Like many activists from Hirak, the popular movement which agitated Algeria between 2019 and 2021, Hamid marched for Palestine on Thursday October 19, “even if the demonstration is supervised by a regime which prohibits gatherings and continues to repress those who demand peaceful change.” “It’s a duty,” he said, while saying he understood those who announced, on social networks, their refusal to participate in a “demonstration organized by those in power.”
The Algerian authorities, who ban all processions out of fear of a return of the Hirak, unceremoniously repressed attempts at support marches in Gaza on October 13. In reaction, the former head of the Movement of Society for Peace (MSP, close to the Muslim Brotherhood), Abderrezak Makri, denounced, in a video published on social networks, the ban on Algerians expressing their solidarity . He then invited the government to organize these gatherings itself, the question of Palestine being one of the rare subjects of consensus between the government and the various oppositions.
Algeria has indeed offered the paradox, since the start of the war in Gaza, of being a country without the right to demonstrate while popular and official support for the “resistance by all means” of the Palestinians is unwavering. The frustration was expressed openly on social networks where some noted with annoyance that in Morocco, a country which has normalized its relations with Israel, the population was able to express its anger. The position of Algiers therefore became more and more untenable, especially as the emotion of its population grew. The risk was becoming great that “uncontrolled” demonstrations would resume, particularly when leaving mosques after Friday prayers.

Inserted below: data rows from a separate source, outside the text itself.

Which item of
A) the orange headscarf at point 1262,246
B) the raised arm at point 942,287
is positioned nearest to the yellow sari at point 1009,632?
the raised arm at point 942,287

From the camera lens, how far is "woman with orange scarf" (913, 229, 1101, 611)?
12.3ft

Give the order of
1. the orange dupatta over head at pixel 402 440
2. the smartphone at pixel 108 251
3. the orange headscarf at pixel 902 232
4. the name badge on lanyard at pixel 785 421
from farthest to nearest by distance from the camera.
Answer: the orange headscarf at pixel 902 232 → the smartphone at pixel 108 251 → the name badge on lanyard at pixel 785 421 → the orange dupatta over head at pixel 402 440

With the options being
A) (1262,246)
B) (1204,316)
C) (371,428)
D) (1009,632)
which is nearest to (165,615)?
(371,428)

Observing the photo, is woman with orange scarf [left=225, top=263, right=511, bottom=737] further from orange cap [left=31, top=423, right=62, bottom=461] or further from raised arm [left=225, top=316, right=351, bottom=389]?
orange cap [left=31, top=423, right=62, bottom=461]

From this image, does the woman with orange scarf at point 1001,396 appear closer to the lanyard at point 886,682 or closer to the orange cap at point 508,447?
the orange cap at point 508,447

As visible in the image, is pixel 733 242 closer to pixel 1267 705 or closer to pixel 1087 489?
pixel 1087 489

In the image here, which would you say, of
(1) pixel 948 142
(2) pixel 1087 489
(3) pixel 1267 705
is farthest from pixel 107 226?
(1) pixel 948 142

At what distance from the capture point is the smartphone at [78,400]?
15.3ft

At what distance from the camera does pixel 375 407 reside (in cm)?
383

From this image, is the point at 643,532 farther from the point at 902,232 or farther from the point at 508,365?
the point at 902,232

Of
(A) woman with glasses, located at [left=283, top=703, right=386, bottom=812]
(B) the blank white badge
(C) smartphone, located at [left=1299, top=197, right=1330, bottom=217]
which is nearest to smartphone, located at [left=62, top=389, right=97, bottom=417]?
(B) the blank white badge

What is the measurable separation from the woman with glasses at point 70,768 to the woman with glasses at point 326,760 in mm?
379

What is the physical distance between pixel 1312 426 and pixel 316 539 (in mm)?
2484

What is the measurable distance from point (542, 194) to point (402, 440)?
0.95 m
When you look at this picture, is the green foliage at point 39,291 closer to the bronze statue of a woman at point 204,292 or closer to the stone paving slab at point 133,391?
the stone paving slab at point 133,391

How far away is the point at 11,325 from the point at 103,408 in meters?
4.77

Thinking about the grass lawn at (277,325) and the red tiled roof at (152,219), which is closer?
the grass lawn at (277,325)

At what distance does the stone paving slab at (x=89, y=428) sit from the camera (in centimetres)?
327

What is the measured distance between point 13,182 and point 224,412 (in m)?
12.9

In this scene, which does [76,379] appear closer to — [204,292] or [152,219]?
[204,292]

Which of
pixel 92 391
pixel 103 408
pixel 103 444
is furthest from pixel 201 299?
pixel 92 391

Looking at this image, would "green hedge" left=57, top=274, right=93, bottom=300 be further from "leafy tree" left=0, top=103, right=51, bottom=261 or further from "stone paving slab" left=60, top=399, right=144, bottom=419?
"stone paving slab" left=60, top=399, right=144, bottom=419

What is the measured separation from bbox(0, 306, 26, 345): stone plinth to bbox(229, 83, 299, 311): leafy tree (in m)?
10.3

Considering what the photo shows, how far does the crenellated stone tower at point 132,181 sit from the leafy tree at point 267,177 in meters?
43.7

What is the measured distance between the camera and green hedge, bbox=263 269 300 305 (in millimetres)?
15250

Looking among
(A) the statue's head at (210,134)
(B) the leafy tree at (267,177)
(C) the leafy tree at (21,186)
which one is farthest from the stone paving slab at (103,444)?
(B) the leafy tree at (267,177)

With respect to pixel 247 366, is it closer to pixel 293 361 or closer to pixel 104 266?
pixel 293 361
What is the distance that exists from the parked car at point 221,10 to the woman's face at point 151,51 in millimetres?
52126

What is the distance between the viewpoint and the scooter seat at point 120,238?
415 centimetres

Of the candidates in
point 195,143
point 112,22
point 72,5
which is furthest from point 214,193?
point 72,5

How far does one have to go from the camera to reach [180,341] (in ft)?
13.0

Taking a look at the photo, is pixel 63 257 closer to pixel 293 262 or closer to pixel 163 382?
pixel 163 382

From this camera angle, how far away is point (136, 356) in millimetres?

” Two weights, two measures “
To avoid this scenario, the authorities therefore encouraged, with the support of the Front of Socialist Forces (FFS) and satellite parties, the population to take to the streets on Thursday. Despite the notable absence of “Islamists in beards and djellaba”, according to the Twala site’s formula to designate the supporters of the former Islamic Salvation Front (FIS) – of which 16 former leaders were placed under arrest warrant on the 13th October after the publication of a press release on the general situation in the country – the Algerians finally responded in their thousands “present for Palestine”.
Like Hamid, many chose to forget that the gathering was supervised by a “power that flouts the right to demonstrate.” The object of their denunciation: “the double standards” of Westerners who condemn Hamas as if “history had begun on October 7”, when more than a thousand Israelis, the vast majority civilians , were killed, and deny Palestinians the “right to resist that is given to Ukrainians.” Their banners read: “No to the killing of children, women and civilians! », “Where are the human rights? », “Biden war criminal”. Some are calling for the dismissal of the American ambassador to Algiers.
Many also denounce the French media which they consider biased. In Algeria, even secularists consider that the Islamists of Hamas are primarily a resistance movement, and do not hesitate to draw a parallel with the fight for independence. “No one forgets that the National Liberation Front (FLN) was also described as ‘terrorist’ by the occupation,” notes Hamid.
The authorities have decided to cancel all cultural events, including the festivities of November 1, the date of the outbreak of the Algerian revolution (1954-1962). There is no consensus on the decision. For some, November 1 was an opportunity to proclaim the legitimacy of the Palestinian right to resistance, including through arms.